Consigne ::
Reproduisez mot pour mot un passage du texte sur le soufisme, en commençant à « Ils ont pu exporter » et en terminant à « efficaces et transfrontaliers. ».

Ils ont pu exporter les mœurs et les croyances des leurs cheikhs respectifs vers des contrées
différentes avec des cultures et des traditions
différentes de celles des contrées où ils sont nés. Ainsi, ces voies sont passées de simples courants locaux et/ou régionaux, aux
mouvements sociaux et économiques
efficaces et transfrontaliers.
Les
réseaux restreints :
Ces
types de réseaux ont commencé à apparaitre dans le monde arabe après l’expansion des organisations extrémistes violentes, la
concurrence interarabe et la ruée
des puissances vers les régions riches et les grands marchés africains. Les voies qui sont dans ces types de réseaux, sont investies
de certaines missions précises
de la part des preneurs des décisions. Ce type de relations soufis-soufis est le plus important depuis 2014 parce qu’il se base sur
des rôles bien précis et des stratégies
bien étudiées. Les relations du soufisme marocain et le soufisme des pays de l’Afrique de l’ouest, est la plus marquante
illustration des réseaux soufis
transfrontaliers. Le soufisme marocain joue le rôle de l’Etat, dans l’harmonisation des relations entre le Maroc et l’Afrique
pour assurer la stabilité et la sécurité
nationale marocaine. Mais force est de constater que ce type de rapprochement entre soufis, est très limité dans le
renforcement des relations arabo-arabes
et arabo-africaines, peut-être à cause de la faible propagation du soufisme
dans certaines régions ou du manque d’intérêt des autorités politiques
Secundo
: les stratégies du soufisme.
Les
domaines de la stratégie d’action du soufisme se sont étendus depuis 2014 pour englober la défense de l’identité nationale, la sécurité
nationale contre les organisations
terroristes, en plus des aspects concernant la gestion des crises internes dans certains pays, le soutien des relations stratégiques
entre les pays.
(*)Les stratégies de défense et de protection de la sécurité
nationale.

Données fournies ::
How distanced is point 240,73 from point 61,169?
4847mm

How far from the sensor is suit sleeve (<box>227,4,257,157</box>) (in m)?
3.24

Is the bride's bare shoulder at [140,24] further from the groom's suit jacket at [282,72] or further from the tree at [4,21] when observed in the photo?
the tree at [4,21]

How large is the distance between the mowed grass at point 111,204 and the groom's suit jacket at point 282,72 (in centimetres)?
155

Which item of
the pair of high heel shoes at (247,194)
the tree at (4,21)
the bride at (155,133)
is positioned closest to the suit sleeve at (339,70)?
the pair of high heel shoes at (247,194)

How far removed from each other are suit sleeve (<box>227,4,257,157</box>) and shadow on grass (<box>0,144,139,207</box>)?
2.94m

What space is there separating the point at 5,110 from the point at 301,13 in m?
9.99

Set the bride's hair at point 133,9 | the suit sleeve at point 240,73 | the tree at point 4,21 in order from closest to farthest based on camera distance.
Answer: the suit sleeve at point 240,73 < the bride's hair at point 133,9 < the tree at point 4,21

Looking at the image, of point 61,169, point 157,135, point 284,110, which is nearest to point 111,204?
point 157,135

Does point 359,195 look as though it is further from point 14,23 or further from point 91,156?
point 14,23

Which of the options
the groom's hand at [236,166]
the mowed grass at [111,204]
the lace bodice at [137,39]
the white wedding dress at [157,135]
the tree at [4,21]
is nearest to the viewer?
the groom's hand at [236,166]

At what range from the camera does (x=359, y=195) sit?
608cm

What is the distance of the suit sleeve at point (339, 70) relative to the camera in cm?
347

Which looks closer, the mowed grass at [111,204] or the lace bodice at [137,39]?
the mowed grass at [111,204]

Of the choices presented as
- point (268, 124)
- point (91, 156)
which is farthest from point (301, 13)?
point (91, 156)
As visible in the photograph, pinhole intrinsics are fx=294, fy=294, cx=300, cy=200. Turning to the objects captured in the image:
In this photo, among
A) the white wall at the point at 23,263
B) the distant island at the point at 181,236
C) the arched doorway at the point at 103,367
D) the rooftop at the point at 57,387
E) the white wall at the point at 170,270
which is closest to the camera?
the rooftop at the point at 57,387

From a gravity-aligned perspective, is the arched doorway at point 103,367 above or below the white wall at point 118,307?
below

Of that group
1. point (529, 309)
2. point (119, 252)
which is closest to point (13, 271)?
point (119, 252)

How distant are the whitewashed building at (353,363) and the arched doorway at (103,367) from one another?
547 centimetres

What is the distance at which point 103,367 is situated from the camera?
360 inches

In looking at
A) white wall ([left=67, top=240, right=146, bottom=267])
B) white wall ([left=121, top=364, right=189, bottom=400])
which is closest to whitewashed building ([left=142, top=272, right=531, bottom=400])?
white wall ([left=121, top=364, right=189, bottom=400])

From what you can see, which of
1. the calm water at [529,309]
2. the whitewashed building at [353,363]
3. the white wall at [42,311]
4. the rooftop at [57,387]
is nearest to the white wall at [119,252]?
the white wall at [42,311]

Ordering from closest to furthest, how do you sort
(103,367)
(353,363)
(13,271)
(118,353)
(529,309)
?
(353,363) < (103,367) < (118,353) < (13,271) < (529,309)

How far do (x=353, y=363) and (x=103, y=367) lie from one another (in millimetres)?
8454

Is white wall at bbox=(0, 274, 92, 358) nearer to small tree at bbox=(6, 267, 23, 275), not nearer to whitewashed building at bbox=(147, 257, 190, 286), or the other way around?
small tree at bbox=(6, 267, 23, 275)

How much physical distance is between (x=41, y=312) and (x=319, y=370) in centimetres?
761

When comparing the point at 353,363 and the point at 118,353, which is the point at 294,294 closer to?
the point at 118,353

...

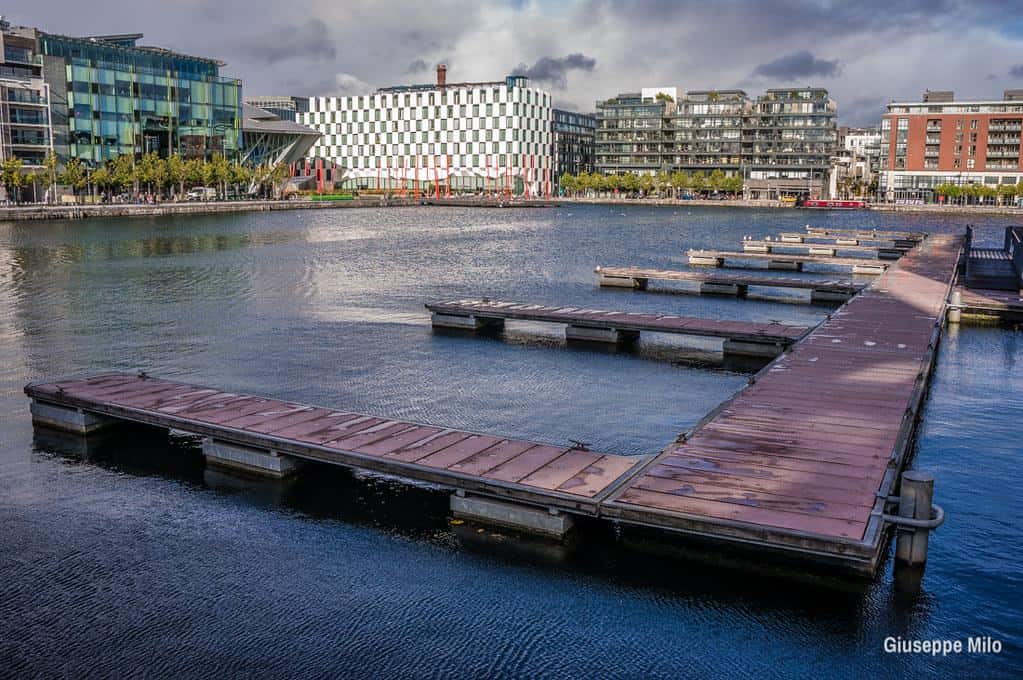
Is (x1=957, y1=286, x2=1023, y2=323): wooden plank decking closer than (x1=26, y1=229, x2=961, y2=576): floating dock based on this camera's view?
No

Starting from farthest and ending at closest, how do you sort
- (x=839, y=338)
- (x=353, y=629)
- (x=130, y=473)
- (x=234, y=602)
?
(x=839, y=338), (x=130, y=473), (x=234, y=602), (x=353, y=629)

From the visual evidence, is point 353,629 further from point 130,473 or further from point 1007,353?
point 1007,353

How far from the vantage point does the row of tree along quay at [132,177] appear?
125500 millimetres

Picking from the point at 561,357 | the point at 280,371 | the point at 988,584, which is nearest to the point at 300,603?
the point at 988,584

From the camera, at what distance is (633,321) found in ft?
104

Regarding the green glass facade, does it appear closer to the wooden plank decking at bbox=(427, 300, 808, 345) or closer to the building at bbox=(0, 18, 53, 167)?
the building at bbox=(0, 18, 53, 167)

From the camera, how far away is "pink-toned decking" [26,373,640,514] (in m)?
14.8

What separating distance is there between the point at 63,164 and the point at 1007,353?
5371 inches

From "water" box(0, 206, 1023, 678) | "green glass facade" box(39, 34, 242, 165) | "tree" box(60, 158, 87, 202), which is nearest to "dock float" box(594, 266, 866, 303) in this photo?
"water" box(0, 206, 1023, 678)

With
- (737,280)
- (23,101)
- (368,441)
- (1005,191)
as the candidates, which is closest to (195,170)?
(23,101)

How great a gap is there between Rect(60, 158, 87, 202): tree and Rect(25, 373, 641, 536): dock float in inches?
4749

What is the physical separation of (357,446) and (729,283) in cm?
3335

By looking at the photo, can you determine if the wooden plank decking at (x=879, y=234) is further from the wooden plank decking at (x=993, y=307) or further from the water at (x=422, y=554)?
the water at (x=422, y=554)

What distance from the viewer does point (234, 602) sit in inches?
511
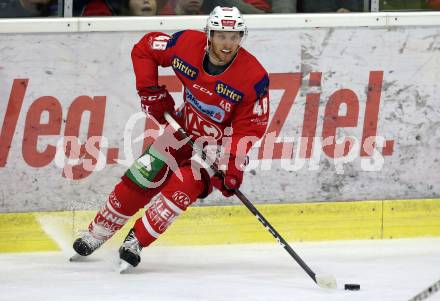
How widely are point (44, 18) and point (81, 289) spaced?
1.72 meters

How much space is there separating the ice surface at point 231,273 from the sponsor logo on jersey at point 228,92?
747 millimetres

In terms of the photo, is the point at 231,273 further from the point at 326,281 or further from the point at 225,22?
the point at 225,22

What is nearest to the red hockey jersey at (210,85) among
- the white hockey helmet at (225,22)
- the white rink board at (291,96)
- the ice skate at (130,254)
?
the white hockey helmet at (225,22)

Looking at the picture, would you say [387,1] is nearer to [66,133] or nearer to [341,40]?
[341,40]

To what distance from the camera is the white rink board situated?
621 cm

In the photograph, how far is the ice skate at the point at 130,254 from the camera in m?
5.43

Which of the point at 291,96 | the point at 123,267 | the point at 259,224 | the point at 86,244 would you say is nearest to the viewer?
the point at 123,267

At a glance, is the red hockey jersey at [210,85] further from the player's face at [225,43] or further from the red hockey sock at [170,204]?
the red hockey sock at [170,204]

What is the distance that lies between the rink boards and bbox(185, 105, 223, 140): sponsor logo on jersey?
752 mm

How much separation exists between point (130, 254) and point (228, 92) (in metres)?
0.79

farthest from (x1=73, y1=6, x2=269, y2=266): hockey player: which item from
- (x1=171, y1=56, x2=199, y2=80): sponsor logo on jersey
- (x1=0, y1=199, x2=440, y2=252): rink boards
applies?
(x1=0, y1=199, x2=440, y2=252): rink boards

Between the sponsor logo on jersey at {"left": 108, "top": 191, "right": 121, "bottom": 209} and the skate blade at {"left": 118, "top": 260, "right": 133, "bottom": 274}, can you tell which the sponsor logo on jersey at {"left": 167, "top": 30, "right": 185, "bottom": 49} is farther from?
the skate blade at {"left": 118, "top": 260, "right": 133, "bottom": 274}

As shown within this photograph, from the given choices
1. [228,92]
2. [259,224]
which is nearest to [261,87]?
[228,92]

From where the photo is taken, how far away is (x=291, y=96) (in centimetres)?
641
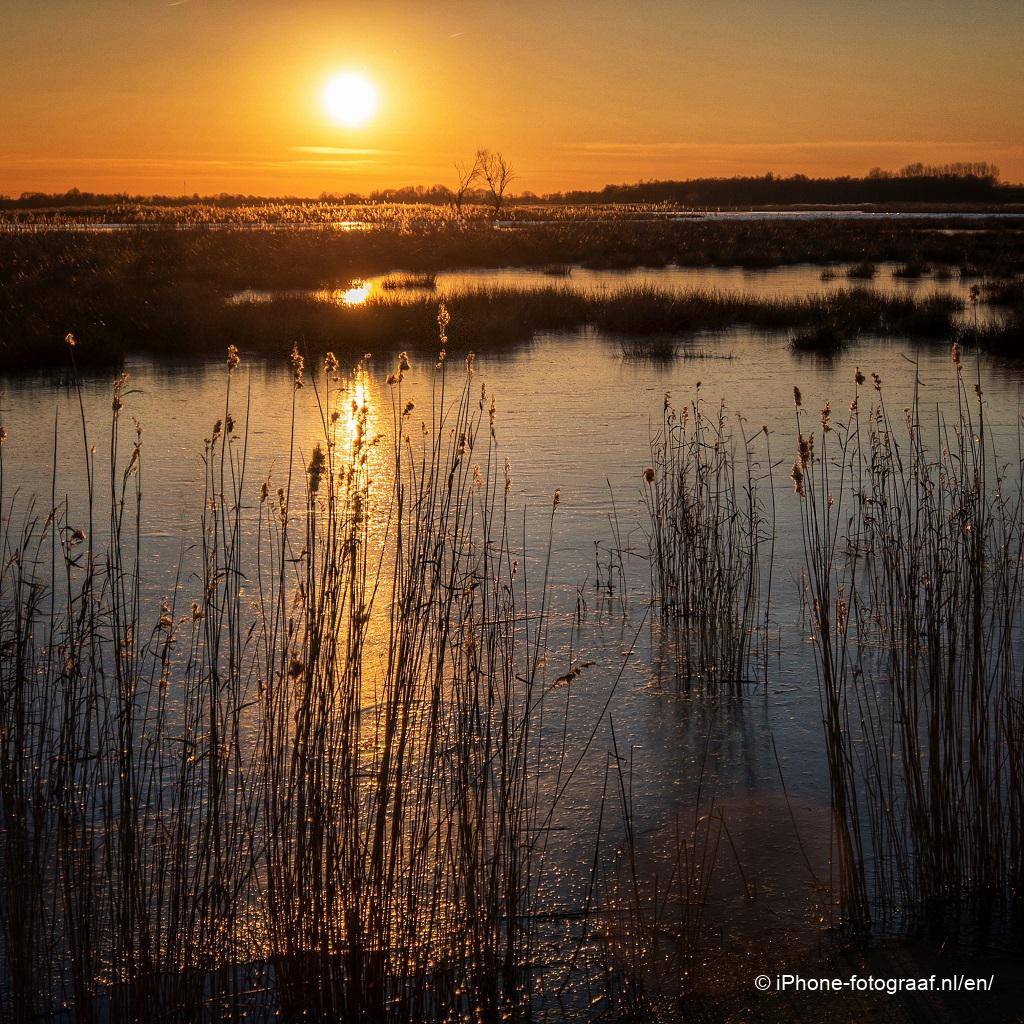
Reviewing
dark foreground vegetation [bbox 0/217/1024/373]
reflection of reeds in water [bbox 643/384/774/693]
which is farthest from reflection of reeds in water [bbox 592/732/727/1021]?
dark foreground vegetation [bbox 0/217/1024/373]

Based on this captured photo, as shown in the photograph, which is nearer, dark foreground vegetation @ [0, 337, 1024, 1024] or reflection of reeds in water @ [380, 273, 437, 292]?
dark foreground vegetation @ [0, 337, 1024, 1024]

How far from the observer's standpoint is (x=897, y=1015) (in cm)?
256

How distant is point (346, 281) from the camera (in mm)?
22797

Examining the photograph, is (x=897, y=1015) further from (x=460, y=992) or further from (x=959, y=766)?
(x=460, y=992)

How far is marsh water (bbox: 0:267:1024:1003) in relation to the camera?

--

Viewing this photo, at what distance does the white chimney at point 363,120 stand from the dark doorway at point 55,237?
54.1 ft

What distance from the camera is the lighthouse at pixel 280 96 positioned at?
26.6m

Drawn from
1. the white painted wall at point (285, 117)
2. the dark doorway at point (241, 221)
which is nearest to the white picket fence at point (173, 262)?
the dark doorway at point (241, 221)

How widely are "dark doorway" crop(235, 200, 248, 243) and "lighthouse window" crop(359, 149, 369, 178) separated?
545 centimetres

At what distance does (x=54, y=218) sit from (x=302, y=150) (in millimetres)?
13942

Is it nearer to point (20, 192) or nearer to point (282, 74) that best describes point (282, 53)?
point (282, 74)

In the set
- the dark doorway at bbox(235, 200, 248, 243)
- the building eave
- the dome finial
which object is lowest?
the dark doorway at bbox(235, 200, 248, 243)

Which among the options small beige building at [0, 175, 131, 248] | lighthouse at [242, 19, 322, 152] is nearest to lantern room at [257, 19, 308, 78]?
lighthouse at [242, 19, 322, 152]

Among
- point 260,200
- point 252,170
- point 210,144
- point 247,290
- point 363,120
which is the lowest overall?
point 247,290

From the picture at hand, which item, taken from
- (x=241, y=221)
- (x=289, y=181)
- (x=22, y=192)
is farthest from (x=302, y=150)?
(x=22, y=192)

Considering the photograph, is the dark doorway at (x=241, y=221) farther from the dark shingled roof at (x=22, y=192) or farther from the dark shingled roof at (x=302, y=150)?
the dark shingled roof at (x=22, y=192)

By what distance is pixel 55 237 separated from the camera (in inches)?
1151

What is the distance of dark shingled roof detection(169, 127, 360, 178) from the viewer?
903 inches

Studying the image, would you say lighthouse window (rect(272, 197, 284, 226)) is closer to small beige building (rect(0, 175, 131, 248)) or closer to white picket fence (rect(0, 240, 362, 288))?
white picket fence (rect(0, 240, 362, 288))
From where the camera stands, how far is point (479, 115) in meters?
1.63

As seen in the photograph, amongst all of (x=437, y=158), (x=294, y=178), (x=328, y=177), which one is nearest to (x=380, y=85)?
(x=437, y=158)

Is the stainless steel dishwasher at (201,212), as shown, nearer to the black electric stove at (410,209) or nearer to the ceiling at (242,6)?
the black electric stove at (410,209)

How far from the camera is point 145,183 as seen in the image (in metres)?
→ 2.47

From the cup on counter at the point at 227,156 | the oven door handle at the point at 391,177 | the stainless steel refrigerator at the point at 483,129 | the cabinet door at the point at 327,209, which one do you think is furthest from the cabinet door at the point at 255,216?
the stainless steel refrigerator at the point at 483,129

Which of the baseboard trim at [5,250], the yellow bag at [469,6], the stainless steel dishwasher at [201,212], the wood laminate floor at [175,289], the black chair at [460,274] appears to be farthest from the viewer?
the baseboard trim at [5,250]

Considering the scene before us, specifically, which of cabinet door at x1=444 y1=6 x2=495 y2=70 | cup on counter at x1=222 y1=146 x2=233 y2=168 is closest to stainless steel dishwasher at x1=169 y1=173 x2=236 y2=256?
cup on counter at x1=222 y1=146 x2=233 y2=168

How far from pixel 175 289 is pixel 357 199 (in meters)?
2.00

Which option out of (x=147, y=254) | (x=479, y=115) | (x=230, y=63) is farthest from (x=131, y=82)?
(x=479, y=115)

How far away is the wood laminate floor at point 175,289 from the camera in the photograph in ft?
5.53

Réponse ::
Ils ont pu exporter les mœurs et les croyances des leurs cheikhs respectifs vers des contrées
différentes avec des cultures et des traditions
différentes de celles des contrées où ils sont nés. Ainsi, ces voies sont passées de simples courants locaux et/ou régionaux, aux
mouvements sociaux et économiques
efficaces et transfrontaliers.